The phones do not have enough CPU and battery to conduct anti-malware analysis. The secure mobile environment portable electronic device (SME-PED) was an attempt to solve the challenges by creating an encrypted phone. The program cost approximately $20 million, putting the cost per device around $4,000. The device offered email and phone calls (on two different networks), but weighed nearly as much as a brick and the battery life was minimal. Ultimately, officials never disclosed the actually number of SME-PEDs deployed, but rumors suggest the figure never crept above 1,000, with the number used regularly far smaller. While the SME-PED initiative was short-lived, it succeeded in serving as the catalyst to the NSA’s Commercial Solutions for Classified (CSfC) program, which leverages highly tested, commercial technologies instead of competing against them. One of the latest solutions to gain approval from the CSfC program is virtual mobile infrastructure (VMI), which offers a “mobile first” thin client that keeps data and apps in the cloud, away from the mobile endpoint. This solves the data at rest challenge (there isn’t any) and helps with attestation because there are significant security techniques implemented in a virtualized cloud environment that cannot be done on a mobile endpoint. VMI also provides users with the native apps, smartphone feel and general user experience they have come to know from their mobile device and common apps. Users are not saddled with a locked-down version of apps. With remote access to sensors such as touchscreen, microphone, camera and GPS, the virtual smartphone and its apps can “feel” just like a real one—with access to email, chat, voice calls, photos, video conferencing and even Angry Birds. But all of the apps are “pixel streamed” across the network, like watching Netflix.
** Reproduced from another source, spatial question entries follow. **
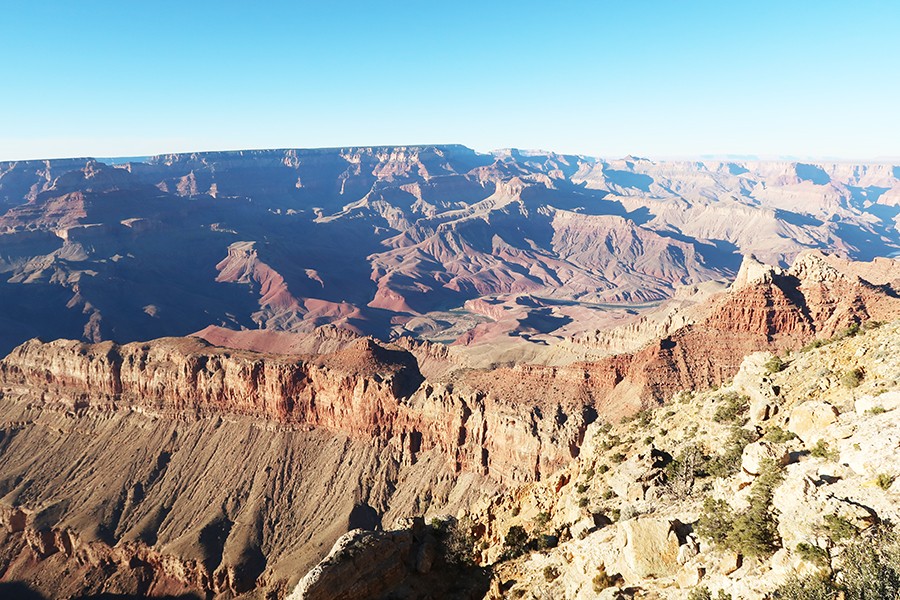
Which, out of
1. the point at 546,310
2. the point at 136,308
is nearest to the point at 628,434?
the point at 546,310

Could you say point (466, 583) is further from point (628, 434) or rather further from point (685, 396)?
point (685, 396)

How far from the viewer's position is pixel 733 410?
3034cm

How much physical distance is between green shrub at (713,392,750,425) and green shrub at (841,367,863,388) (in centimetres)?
550

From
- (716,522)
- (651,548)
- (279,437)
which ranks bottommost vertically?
(279,437)

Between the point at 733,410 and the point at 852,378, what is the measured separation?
660cm

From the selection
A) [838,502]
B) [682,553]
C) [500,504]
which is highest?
[838,502]

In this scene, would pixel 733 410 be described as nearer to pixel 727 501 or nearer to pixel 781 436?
pixel 781 436

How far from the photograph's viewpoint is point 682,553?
1831 centimetres

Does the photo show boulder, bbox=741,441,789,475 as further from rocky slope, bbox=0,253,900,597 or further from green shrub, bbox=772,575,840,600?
rocky slope, bbox=0,253,900,597

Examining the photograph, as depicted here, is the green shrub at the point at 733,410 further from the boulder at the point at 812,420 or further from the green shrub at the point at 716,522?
the green shrub at the point at 716,522

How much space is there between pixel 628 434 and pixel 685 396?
17.9 feet

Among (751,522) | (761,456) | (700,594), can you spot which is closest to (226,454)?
(761,456)

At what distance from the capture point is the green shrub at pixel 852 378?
24.7m

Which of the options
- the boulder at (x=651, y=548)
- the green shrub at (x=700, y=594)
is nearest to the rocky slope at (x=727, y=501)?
the boulder at (x=651, y=548)
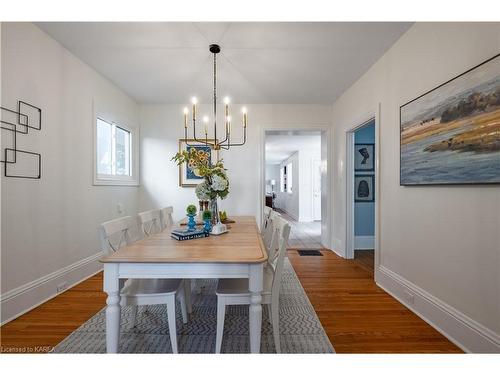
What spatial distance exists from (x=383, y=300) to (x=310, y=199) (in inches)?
229

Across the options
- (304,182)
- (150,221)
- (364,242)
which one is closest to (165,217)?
(150,221)

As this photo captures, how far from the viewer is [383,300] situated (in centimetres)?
235

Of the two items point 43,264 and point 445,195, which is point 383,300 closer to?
point 445,195

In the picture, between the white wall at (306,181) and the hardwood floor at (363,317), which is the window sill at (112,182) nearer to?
the hardwood floor at (363,317)

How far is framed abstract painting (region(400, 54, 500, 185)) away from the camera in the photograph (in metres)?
1.45

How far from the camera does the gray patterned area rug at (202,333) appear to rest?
64.7 inches

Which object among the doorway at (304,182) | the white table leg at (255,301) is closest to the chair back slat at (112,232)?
the white table leg at (255,301)

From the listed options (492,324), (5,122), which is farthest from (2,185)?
(492,324)

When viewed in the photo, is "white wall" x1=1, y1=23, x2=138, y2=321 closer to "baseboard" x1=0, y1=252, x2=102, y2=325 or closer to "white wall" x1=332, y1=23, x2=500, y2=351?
"baseboard" x1=0, y1=252, x2=102, y2=325

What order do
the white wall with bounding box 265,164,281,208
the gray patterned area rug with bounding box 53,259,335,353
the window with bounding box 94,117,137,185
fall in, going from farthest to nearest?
the white wall with bounding box 265,164,281,208 < the window with bounding box 94,117,137,185 < the gray patterned area rug with bounding box 53,259,335,353

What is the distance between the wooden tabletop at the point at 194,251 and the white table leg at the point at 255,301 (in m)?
0.07

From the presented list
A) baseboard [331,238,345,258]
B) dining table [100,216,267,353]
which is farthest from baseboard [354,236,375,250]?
dining table [100,216,267,353]

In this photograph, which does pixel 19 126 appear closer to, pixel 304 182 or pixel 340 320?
pixel 340 320

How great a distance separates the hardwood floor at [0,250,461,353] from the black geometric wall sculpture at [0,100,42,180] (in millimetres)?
1185
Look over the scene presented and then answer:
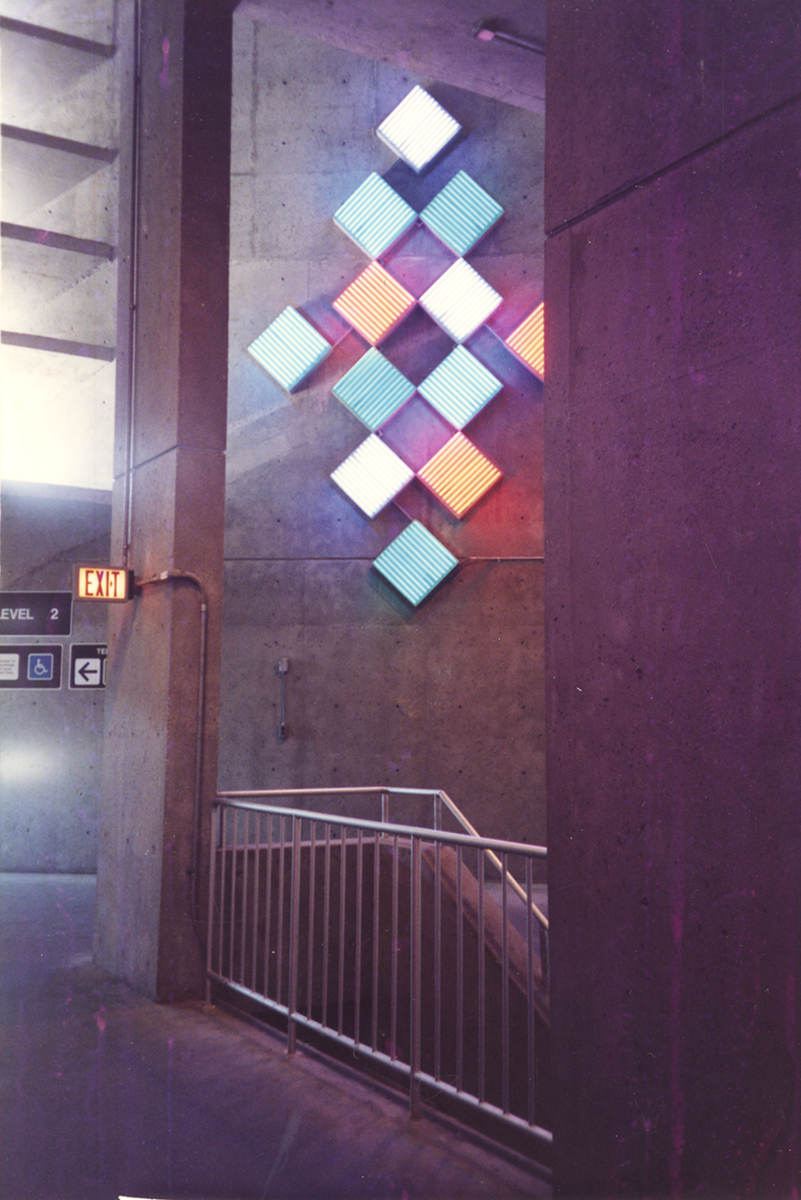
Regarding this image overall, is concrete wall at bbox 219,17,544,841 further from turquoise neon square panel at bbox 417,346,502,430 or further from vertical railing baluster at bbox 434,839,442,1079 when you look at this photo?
vertical railing baluster at bbox 434,839,442,1079

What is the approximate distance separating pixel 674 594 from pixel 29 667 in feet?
29.2

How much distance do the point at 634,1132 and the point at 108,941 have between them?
460cm

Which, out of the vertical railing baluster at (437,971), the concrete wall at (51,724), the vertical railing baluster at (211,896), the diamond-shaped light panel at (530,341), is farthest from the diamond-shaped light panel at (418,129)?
the vertical railing baluster at (437,971)

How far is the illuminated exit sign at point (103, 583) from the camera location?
19.4ft

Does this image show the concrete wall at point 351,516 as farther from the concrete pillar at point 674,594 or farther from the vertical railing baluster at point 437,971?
the concrete pillar at point 674,594

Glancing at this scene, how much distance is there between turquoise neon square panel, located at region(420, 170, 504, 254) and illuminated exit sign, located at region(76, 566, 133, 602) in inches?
192

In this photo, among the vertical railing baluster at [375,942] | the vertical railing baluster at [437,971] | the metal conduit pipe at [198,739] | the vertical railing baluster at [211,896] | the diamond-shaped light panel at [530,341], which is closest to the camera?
the vertical railing baluster at [437,971]

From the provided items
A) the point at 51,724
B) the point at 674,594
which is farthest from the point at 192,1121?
the point at 51,724

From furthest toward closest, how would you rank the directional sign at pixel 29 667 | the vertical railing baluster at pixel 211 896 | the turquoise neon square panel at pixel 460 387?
the directional sign at pixel 29 667 < the turquoise neon square panel at pixel 460 387 < the vertical railing baluster at pixel 211 896

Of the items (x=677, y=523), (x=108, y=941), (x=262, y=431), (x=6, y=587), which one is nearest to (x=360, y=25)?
(x=262, y=431)

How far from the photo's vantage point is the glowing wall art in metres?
9.12

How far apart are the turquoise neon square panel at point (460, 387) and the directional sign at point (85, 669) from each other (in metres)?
4.18

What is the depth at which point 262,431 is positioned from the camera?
945 centimetres

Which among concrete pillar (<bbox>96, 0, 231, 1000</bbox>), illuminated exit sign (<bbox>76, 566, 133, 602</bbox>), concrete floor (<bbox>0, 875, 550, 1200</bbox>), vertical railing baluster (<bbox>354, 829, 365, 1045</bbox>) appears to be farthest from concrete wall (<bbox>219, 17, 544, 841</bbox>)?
vertical railing baluster (<bbox>354, 829, 365, 1045</bbox>)
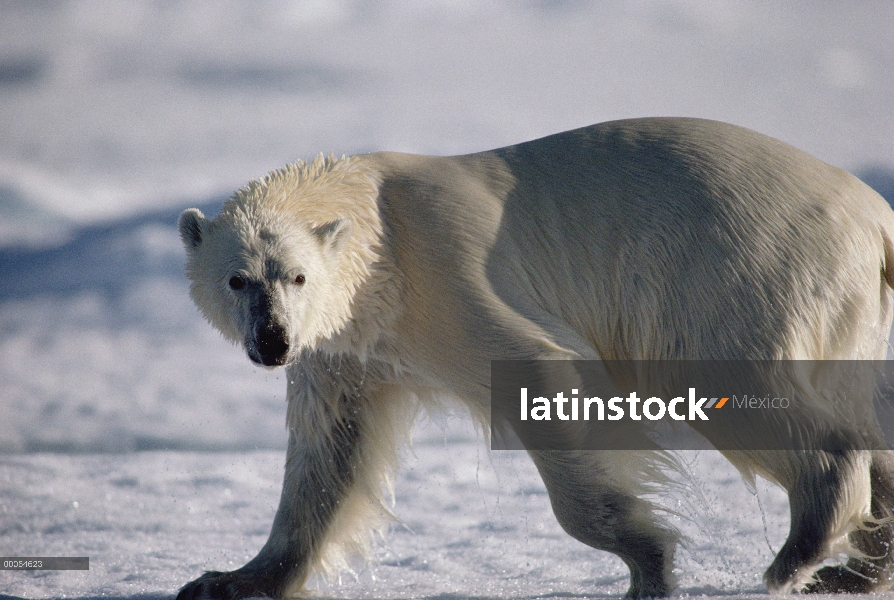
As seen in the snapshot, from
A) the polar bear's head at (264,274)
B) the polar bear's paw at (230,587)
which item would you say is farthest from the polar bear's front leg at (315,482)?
the polar bear's head at (264,274)

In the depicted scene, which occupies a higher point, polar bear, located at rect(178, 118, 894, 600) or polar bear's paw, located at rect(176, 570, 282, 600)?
polar bear, located at rect(178, 118, 894, 600)

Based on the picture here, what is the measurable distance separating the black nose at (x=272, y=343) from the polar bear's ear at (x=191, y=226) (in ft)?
1.69

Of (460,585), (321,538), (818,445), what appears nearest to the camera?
(818,445)

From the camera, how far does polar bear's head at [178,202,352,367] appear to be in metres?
2.55

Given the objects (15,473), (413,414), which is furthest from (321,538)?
(15,473)

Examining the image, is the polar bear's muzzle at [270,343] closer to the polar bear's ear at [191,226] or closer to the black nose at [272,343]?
the black nose at [272,343]

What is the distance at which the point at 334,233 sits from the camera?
2732 mm

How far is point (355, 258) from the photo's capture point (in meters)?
2.86

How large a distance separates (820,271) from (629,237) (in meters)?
0.60

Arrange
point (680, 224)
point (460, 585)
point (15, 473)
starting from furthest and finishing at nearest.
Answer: point (15, 473), point (460, 585), point (680, 224)

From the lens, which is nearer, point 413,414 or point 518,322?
point 518,322

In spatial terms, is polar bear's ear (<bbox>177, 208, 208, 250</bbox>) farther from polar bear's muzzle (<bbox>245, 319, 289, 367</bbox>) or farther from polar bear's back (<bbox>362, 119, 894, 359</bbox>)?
polar bear's back (<bbox>362, 119, 894, 359</bbox>)

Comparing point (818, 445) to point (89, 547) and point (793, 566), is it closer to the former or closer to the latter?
point (793, 566)

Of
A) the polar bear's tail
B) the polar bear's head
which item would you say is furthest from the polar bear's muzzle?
the polar bear's tail
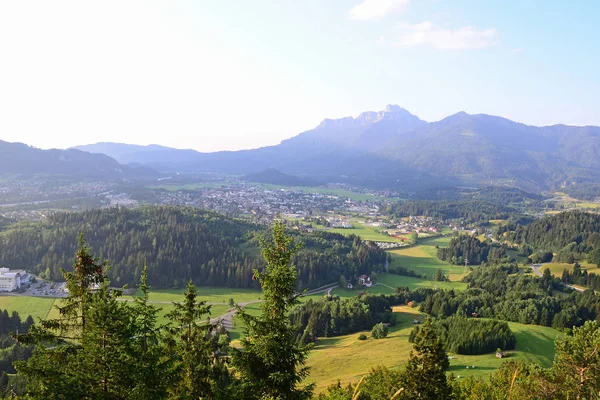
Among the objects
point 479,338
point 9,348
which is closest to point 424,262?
point 479,338

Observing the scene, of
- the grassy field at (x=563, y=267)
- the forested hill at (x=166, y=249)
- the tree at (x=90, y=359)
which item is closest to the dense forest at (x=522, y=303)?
the grassy field at (x=563, y=267)

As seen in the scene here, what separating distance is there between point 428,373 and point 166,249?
92869 millimetres

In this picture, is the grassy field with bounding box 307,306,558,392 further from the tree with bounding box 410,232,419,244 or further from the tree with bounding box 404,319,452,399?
the tree with bounding box 410,232,419,244

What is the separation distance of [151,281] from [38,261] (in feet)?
91.3

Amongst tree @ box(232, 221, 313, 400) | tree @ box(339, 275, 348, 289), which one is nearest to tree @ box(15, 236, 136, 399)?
tree @ box(232, 221, 313, 400)

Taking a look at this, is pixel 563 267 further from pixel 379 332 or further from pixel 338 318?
pixel 338 318

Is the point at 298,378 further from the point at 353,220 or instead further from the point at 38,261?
the point at 353,220

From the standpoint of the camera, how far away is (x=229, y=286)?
9319 cm

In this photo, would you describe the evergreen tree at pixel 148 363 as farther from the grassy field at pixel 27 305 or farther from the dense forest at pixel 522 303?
the grassy field at pixel 27 305

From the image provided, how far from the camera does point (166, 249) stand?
102 metres

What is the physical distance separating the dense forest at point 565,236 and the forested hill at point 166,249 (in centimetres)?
5691

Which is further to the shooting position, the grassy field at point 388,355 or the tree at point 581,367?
the grassy field at point 388,355

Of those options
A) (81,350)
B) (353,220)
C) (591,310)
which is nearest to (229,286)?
(591,310)

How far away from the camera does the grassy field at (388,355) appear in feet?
143
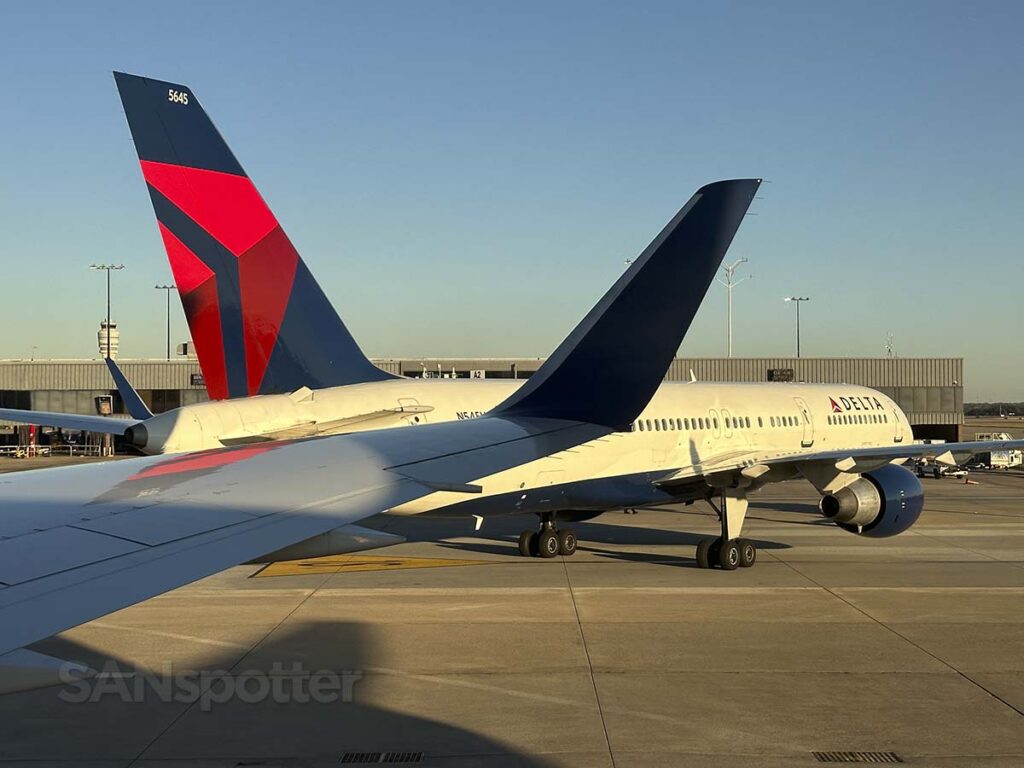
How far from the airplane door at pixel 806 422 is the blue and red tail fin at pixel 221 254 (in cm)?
1494

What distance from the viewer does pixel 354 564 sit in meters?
21.0

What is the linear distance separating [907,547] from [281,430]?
1612 cm

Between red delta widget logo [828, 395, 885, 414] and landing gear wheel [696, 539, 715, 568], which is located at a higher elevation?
red delta widget logo [828, 395, 885, 414]

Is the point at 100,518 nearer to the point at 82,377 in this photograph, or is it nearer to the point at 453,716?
the point at 453,716

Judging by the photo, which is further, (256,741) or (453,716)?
(453,716)

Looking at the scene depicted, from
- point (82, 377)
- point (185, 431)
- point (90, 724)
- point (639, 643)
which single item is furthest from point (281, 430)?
point (82, 377)

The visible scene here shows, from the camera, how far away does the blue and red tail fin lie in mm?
13641

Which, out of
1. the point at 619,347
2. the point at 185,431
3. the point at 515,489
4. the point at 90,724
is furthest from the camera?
the point at 515,489

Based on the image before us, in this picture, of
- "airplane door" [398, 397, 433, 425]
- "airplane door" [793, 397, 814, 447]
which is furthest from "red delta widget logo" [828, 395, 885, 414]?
"airplane door" [398, 397, 433, 425]

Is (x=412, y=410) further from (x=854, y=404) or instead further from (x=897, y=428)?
(x=897, y=428)

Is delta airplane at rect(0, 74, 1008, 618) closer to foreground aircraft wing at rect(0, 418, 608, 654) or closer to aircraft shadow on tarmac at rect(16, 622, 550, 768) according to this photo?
foreground aircraft wing at rect(0, 418, 608, 654)

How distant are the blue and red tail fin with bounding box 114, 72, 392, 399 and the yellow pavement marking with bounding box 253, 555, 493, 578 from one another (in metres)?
6.04

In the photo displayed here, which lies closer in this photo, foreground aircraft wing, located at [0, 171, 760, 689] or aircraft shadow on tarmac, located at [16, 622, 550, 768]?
foreground aircraft wing, located at [0, 171, 760, 689]

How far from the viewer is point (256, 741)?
9.51m
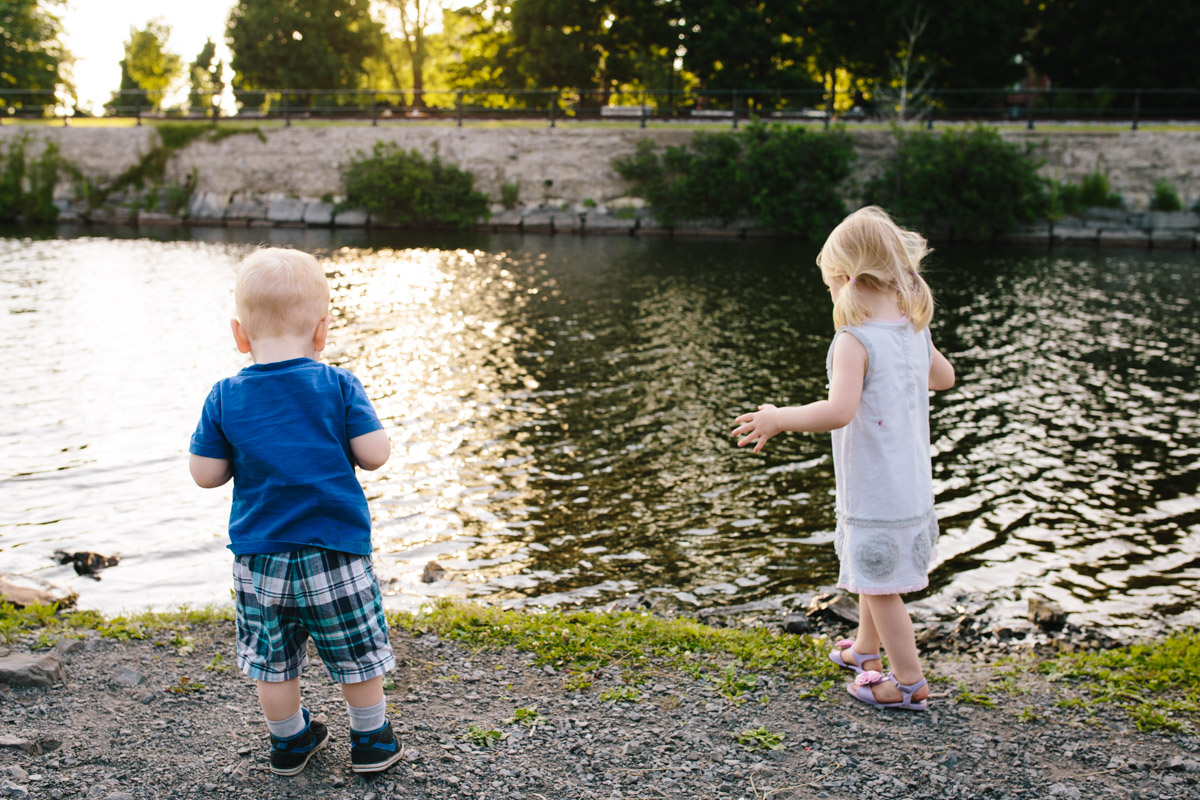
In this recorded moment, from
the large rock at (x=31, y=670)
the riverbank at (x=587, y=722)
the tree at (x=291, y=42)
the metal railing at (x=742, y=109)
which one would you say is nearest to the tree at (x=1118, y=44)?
the metal railing at (x=742, y=109)

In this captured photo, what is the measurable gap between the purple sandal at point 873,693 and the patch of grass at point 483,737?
164 cm

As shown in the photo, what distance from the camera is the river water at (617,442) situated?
6891 mm

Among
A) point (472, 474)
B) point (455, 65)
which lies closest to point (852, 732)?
point (472, 474)

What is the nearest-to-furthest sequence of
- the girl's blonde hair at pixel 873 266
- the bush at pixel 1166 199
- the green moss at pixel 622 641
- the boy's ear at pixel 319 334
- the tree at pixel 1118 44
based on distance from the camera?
the boy's ear at pixel 319 334, the girl's blonde hair at pixel 873 266, the green moss at pixel 622 641, the bush at pixel 1166 199, the tree at pixel 1118 44

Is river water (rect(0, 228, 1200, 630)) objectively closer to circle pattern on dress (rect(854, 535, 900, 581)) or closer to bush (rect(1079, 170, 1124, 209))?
circle pattern on dress (rect(854, 535, 900, 581))

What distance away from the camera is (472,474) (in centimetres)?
901

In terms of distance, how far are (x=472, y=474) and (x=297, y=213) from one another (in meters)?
29.6

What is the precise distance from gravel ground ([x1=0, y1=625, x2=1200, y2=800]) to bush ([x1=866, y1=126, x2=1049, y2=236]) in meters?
29.6

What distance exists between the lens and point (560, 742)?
3633 mm

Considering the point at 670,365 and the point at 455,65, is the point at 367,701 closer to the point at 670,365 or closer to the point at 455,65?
the point at 670,365

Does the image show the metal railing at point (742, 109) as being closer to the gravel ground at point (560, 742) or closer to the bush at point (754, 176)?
the bush at point (754, 176)

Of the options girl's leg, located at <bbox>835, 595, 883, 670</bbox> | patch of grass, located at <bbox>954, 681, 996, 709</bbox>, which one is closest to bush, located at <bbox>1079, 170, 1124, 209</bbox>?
patch of grass, located at <bbox>954, 681, 996, 709</bbox>

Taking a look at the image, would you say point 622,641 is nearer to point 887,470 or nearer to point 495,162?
point 887,470

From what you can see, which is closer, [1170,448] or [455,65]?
[1170,448]
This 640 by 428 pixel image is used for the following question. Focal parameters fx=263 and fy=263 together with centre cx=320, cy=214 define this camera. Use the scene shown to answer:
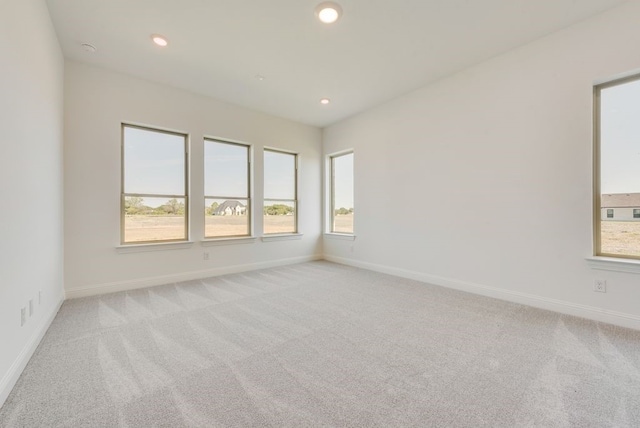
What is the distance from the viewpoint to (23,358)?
1.81m

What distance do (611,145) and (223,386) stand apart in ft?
13.0

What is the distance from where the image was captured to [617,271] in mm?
2416

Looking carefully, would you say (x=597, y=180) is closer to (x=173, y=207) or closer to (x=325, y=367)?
(x=325, y=367)

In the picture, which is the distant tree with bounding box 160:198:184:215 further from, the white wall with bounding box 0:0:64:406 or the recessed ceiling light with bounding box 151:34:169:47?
the recessed ceiling light with bounding box 151:34:169:47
So what will be the President’s next cellphone? What about for the secretary of defense or chairman of the Joint Chiefs of Staff? The secretary of state? Special operations forces? The best bet is virtual smartphones running commercial mobile apps from a government-hosted data center. And they can get it today—not five years from now when senior leaders are retired. The approach is not just answering the challenges facing the government, but will quickly become the choice for enterprises. The same “easy” button that works for classified mobility also works for bring-your-own-device in the enterprise. Virtual desktop infrastructure (VDI) is used by 99 percent of Fortune 500 firms, and the same will become true for VMI. In the end, every knowledge worker will have a virtual mobile device running in the cloud. It might have all the work content; it might only have more sensitive apps and data. It might be owned by employers, customers or service providers. By removing risks associated with  data at rest and attestation, this approach quickly is becoming the new face of enterprise mobility.

Justin Marston is CEO and co-founder of Hypori, responsible for the company’s overall business strategy, operations and long-term vision. A seasoned entrepreneur and technology innovator, Marston previously served as founder and CEO at BlueSpace Software, where he developed trusted virtualization security solutions for the defense and intelligence communities. He holds multiple patents, is a published author and a frequent speaker who has presented at numerous international defense and entrepreneurship conferences. He holds a master’s degree in chemistry from Durham University and is a fellow of the Royal Statistical Society.